## Data supplied
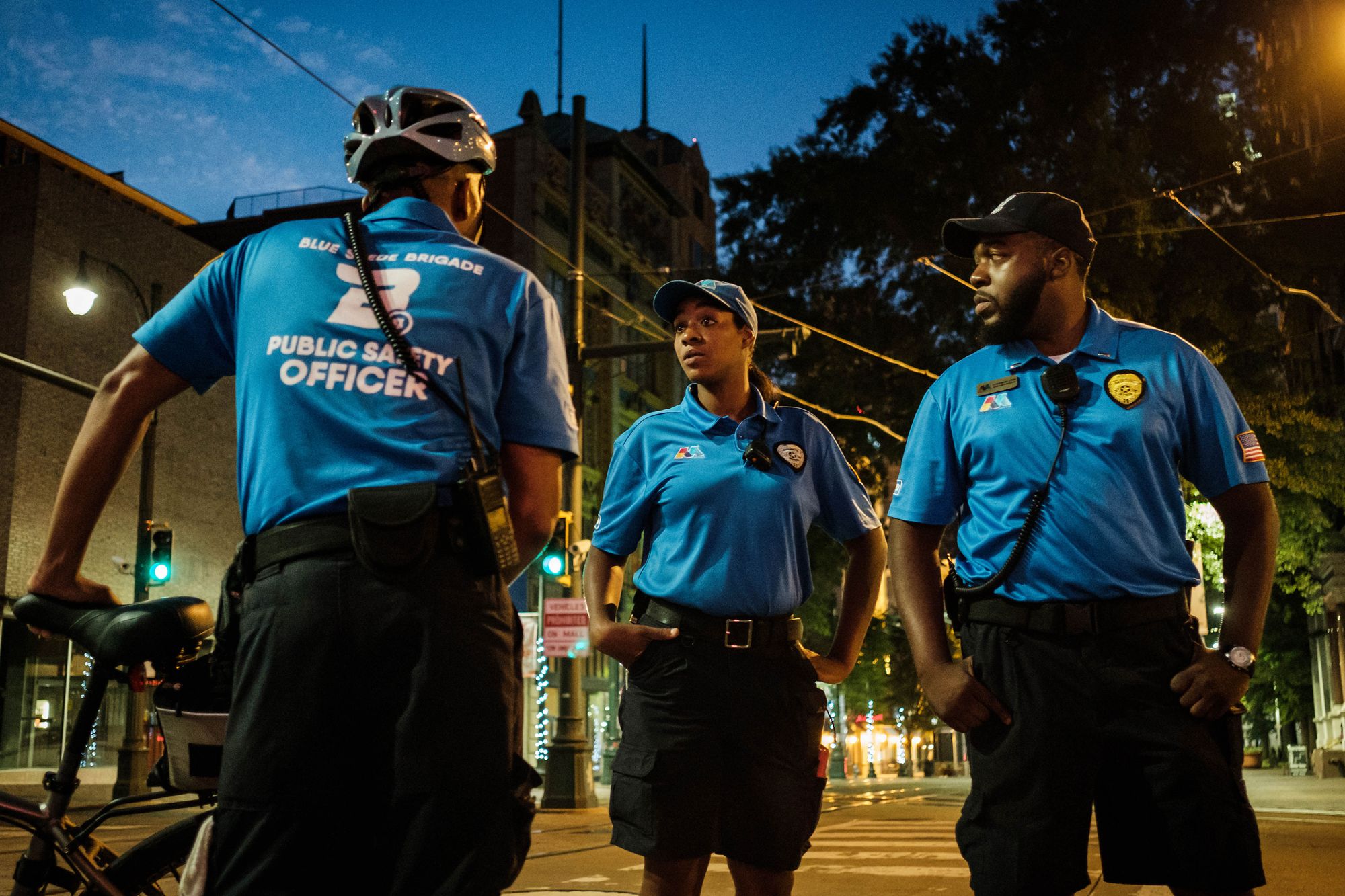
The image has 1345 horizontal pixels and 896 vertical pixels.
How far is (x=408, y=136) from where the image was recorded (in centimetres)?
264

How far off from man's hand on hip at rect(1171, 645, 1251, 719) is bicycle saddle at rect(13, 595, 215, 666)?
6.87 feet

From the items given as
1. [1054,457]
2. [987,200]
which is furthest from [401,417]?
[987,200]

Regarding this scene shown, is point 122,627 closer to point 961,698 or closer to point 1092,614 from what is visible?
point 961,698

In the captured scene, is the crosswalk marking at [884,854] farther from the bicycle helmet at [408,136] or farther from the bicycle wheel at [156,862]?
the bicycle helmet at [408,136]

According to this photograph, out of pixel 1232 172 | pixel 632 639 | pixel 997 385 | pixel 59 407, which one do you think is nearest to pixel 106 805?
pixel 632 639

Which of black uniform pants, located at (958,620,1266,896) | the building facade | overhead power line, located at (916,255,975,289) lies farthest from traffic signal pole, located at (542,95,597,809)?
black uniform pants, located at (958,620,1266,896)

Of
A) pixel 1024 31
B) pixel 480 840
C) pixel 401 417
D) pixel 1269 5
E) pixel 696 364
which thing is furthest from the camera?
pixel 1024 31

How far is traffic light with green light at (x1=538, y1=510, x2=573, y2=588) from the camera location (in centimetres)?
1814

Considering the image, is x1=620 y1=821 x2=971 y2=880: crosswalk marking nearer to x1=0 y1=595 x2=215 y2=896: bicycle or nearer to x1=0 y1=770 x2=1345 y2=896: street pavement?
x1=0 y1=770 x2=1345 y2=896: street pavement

## Work to be completed
Rewrite all of the data above with every "camera" swapped for "viewer" and everything else left unchanged. Omit the pictures.

## Exercise solution
The image has 1345 horizontal pixels and 896 vertical pixels.
How far is (x=408, y=136) from where the image was recorded (in centimetres)?
264

How far off from man's hand on hip at rect(1171, 645, 1251, 719) is bicycle saddle at rect(13, 595, 215, 666)?
6.87 feet

From the items given as
1. [1054,457]
2. [987,200]
which is furthest from [401,417]?
[987,200]

Regarding this scene shown, is point 122,627 closer to point 961,698 or closer to point 1092,614 from what is visible?
point 961,698

In the captured scene, is the crosswalk marking at [884,854] farther from the bicycle helmet at [408,136] or farther from the bicycle wheel at [156,862]?
the bicycle helmet at [408,136]

According to this photograph, out of pixel 1232 172 | pixel 632 639 | pixel 997 385 | pixel 59 407, which one do you think is nearest to pixel 106 805?
pixel 632 639

Which of black uniform pants, located at (958,620,1266,896) | the building facade | overhead power line, located at (916,255,975,289) lies farthest from traffic signal pole, located at (542,95,597,809)?
black uniform pants, located at (958,620,1266,896)

Of
A) pixel 1024 31
B) pixel 480 840
C) pixel 401 417
D) pixel 1269 5
E) pixel 696 364
which thing is furthest from the viewer?
pixel 1024 31

How far is traffic light with green light at (x1=538, y1=510, x2=573, y2=588) from the viewer location (in centimetres)?
1814

Considering the image, is x1=620 y1=821 x2=971 y2=880: crosswalk marking nearer to x1=0 y1=595 x2=215 y2=896: bicycle or nearer to x1=0 y1=770 x2=1345 y2=896: street pavement?
x1=0 y1=770 x2=1345 y2=896: street pavement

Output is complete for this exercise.